Text excerpt.

-- Start --

In recent years outdoor recreation has undergone a tremendous growth, subsequently placing heavy use undeveloped back-country areas. The potential for lasting evidence of this use, worn campsites, trash accumulations, and trampled vegetation, also grows. If the Selway River is to continue to exist in a pristine state, it is vital that the visitor accept a more active role in protecting this area. Each individual should make every effort to pass through the Wilderness with an absolute minimum impact on the land. It should be a matter of pride for every Wilderness visitor to leave no mark of his passing. [53]

Rafting and White Water Adventures

Many forest and wilderness travelers today take advantage of professional guide services who provide raft, canoe, or kayak expeditions on the region's many scenic rivers and waterways. The Flathead River in Montana and the Salmon River in Idaho, as well as the Selway and many other rivers and waterways that pass through or adjacent to the national forests, are major recreation thoroughfares. Professional guide services provide both fishing and adventure outings for visitors. The services are licensed for the protection of the guide services and their visitors, and access to the waterways is supervised, both as a way to protect the resources and as an essential mechanism for responding to emergencies that might occur on the sometimes dangerous waterways.

-- End --

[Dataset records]
-- Start --

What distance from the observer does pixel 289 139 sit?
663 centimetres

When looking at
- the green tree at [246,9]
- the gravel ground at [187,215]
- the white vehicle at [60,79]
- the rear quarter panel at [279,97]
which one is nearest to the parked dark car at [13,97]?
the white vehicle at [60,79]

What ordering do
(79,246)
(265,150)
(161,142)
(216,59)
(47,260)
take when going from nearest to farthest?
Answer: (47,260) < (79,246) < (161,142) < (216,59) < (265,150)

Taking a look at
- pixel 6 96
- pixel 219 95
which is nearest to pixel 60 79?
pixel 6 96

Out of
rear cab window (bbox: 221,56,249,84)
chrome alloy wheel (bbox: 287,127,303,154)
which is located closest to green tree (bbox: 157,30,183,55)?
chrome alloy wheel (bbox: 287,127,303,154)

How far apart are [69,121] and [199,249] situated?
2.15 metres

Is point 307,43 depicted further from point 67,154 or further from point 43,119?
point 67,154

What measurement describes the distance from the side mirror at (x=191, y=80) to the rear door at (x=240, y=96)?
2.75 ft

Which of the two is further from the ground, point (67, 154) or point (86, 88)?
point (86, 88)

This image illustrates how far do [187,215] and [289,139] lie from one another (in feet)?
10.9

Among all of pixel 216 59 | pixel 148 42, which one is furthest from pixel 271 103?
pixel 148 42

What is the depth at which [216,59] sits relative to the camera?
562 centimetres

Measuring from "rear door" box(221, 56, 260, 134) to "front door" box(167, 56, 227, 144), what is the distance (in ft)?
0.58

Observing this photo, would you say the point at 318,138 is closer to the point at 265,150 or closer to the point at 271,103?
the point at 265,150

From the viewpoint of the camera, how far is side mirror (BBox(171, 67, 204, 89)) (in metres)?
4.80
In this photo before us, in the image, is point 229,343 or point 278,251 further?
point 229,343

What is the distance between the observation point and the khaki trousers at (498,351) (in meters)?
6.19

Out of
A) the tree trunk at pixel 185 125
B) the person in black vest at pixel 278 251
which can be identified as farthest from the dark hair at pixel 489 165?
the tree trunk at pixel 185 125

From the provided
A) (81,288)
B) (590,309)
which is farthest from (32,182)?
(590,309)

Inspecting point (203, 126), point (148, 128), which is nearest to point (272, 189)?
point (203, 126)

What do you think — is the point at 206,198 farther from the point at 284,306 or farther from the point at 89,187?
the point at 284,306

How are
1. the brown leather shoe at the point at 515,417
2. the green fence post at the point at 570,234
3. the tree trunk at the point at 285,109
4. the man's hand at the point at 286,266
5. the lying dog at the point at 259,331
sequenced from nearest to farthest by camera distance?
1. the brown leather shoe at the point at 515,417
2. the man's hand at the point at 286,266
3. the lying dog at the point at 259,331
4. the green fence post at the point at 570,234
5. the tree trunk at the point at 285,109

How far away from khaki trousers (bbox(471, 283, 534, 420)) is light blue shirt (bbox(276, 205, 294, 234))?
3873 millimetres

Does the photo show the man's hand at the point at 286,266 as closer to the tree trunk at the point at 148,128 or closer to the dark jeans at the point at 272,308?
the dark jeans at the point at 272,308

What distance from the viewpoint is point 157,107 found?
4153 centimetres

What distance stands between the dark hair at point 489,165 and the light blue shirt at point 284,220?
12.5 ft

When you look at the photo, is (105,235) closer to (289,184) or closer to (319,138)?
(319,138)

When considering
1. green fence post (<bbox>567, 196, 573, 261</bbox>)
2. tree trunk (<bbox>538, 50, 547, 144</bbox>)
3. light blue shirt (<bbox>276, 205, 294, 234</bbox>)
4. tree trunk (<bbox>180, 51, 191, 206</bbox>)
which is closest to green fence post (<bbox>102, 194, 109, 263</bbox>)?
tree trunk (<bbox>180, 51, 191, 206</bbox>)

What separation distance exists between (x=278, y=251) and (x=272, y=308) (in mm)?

-- End --

Actions to take.
[1] Retype everything in the river recreation text from "Many forest and" down to "sometimes dangerous waterways.".
[2] Condense the paragraph of the river recreation text that begins "Many forest and wilderness travelers" into a shorter version that keeps its main facts.
The data is separate material with no connection to the river recreation text.

Solutions below.
[1]
Many forest and wilderness travelers today take advantage of professional guide services who provide raft, canoe, or kayak expeditions on the region's many scenic rivers and waterways. The Flathead River in Montana and the Salmon River in Idaho, as well as the Selway and many other rivers and waterways that pass through or adjacent to the national forests, are major recreation thoroughfares. Professional guide services provide both fishing and adventure outings for visitors. The services are licensed for the protection of the guide services and their visitors, and access to the waterways is supervised, both as a way to protect the resources and as an essential mechanism for responding to emergencies that might occur on the sometimes dangerous waterways.

[2] Many forest and wilderness travelers hire professional guide services for raft, canoe, or kayak expeditions on the region's scenic rivers. Major recreation thoroughfares include the Flathead River in Montana, the Salmon River in Idaho, and the Selway, along with other waterways through or beside the national forests. Guides offer both fishing and adventure outings. The services are licensed to protect guides and visitors. Access to the waterways is supervised to protect resources and to respond to emergencies on these sometimes dangerous rivers.